*Direction*.
Retype the data word for word, from its first line down through the line containing "9481 centimetres", with both of those lines included.

[Recorded data]
* * * * * * *

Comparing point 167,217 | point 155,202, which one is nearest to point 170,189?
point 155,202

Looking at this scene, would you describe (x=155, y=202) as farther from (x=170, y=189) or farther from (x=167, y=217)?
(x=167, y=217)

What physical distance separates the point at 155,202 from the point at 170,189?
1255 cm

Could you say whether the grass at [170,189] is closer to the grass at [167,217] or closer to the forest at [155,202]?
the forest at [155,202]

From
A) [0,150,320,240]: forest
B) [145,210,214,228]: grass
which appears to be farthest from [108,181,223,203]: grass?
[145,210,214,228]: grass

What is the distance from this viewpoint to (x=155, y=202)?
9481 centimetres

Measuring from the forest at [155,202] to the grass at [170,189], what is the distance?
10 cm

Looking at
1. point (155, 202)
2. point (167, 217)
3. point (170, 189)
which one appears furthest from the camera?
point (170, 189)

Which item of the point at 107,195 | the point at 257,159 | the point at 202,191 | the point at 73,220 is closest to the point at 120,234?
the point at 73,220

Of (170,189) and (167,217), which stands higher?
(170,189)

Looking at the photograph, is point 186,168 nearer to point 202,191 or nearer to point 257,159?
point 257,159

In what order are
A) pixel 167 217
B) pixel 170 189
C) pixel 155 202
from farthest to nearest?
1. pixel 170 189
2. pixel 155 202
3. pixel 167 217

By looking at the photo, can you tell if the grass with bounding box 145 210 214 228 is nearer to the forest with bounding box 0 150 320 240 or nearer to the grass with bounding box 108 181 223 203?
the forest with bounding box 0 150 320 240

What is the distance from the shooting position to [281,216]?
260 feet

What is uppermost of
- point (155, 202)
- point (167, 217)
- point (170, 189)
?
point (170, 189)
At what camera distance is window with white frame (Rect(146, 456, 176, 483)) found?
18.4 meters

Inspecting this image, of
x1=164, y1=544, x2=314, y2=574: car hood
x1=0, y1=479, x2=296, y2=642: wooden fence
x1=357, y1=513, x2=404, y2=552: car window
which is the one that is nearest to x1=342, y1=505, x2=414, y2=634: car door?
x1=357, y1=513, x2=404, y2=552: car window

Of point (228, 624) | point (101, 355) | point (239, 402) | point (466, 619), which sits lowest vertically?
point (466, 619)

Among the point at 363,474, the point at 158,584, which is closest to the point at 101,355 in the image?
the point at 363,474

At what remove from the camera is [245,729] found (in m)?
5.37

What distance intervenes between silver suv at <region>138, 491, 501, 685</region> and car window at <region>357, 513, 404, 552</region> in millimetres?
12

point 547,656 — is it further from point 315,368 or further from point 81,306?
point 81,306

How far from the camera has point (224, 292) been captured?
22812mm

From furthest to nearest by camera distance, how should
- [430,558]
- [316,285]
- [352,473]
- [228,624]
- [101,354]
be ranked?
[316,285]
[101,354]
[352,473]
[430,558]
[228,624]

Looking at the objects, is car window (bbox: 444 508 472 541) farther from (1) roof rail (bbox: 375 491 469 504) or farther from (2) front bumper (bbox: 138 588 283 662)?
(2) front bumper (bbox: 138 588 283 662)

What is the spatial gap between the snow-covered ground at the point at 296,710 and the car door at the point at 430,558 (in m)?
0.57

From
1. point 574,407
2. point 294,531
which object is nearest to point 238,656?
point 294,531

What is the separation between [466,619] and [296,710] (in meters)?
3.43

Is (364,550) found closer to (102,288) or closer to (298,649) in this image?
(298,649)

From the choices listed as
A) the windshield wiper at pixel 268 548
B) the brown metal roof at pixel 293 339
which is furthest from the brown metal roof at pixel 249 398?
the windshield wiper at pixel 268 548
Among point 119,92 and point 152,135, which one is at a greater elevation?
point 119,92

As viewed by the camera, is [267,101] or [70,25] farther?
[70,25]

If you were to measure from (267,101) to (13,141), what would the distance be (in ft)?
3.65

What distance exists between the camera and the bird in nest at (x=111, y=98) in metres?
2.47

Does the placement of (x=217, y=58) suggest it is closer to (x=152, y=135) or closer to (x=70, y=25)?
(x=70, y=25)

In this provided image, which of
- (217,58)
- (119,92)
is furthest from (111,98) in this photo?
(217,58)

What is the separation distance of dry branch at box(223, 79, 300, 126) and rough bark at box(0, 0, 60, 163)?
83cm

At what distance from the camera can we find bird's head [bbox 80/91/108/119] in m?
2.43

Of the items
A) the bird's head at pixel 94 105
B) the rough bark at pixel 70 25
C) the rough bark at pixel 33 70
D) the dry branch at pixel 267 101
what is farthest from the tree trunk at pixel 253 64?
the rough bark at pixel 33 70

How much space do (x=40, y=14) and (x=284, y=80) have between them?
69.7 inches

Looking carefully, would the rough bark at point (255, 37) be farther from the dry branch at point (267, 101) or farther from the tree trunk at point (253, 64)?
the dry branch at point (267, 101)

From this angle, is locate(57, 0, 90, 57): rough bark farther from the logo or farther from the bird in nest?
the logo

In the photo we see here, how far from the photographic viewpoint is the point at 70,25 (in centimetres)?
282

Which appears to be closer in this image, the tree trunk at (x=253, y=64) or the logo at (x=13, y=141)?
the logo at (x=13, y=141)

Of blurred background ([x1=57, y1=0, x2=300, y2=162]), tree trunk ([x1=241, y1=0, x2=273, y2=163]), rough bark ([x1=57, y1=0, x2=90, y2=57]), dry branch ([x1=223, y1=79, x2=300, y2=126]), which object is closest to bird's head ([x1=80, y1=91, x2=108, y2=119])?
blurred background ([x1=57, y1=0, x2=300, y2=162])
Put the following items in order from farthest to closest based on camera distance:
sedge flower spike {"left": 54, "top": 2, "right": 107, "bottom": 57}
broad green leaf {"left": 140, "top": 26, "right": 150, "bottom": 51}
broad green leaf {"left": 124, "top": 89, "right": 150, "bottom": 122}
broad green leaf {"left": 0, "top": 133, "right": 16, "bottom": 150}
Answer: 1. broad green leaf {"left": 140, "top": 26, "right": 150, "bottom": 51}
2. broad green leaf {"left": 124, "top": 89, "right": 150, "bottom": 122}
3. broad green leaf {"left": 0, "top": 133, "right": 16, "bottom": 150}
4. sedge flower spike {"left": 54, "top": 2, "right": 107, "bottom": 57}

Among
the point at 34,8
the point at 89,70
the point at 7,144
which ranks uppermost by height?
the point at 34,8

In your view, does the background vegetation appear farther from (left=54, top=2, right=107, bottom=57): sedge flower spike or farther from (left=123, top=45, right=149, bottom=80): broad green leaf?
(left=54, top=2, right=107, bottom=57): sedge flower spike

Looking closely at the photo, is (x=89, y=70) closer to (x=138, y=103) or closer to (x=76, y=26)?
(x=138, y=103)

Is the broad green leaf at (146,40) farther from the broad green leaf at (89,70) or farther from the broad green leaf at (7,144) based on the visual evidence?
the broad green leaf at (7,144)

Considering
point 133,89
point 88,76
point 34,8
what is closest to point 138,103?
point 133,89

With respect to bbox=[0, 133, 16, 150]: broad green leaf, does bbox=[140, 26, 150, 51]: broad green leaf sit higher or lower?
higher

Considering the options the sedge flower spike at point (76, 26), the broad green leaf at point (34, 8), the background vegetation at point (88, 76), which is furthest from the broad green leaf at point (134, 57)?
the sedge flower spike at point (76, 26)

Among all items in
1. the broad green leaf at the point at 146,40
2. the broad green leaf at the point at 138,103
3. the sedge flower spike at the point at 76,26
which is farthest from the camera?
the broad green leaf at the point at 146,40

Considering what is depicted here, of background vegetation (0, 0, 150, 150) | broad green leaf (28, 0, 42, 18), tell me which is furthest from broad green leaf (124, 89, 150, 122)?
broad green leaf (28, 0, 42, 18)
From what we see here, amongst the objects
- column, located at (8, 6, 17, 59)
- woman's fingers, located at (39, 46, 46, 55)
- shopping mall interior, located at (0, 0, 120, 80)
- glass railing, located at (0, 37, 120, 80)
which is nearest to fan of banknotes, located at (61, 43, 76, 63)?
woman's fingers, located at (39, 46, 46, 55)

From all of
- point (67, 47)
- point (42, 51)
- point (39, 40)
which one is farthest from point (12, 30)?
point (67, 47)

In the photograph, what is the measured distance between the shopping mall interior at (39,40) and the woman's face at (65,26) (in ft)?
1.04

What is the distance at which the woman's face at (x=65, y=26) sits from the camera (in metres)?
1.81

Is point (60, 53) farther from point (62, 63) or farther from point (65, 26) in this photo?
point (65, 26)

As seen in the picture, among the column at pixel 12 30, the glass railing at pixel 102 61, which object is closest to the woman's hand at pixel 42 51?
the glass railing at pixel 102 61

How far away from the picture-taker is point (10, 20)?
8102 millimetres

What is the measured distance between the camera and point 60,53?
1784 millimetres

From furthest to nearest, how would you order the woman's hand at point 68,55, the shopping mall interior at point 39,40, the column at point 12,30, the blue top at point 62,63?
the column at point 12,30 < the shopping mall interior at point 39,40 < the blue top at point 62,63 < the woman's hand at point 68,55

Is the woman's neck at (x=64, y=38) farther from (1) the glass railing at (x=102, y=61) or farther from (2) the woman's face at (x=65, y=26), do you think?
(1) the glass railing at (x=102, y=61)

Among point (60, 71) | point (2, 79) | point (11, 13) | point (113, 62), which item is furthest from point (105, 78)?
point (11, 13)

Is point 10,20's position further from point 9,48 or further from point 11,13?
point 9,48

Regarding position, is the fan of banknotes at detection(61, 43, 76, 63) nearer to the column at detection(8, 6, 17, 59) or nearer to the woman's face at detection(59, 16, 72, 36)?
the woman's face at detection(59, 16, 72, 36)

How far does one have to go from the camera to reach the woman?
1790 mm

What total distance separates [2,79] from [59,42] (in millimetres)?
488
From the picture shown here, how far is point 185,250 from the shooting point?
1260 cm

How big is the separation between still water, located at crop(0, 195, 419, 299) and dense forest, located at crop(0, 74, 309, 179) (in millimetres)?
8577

* * * * * * *

*In response*.
Comparing point 167,217 | point 155,202, which one is nearest to point 170,189?
point 155,202

Looking at this scene, would you describe (x=155, y=202) as farther from (x=170, y=189) or farther from (x=167, y=217)?
(x=167, y=217)

What physical distance separates the point at 155,202 from the point at 170,189?
1255 cm

Could you say whether the grass at [170,189] is closer to the grass at [167,217] or closer to the forest at [155,202]?
the forest at [155,202]

From
A) [0,150,320,240]: forest
B) [145,210,214,228]: grass
which appears to be farthest from [108,181,223,203]: grass?
[145,210,214,228]: grass

What is the distance from this viewpoint to (x=155, y=202)?
9481 centimetres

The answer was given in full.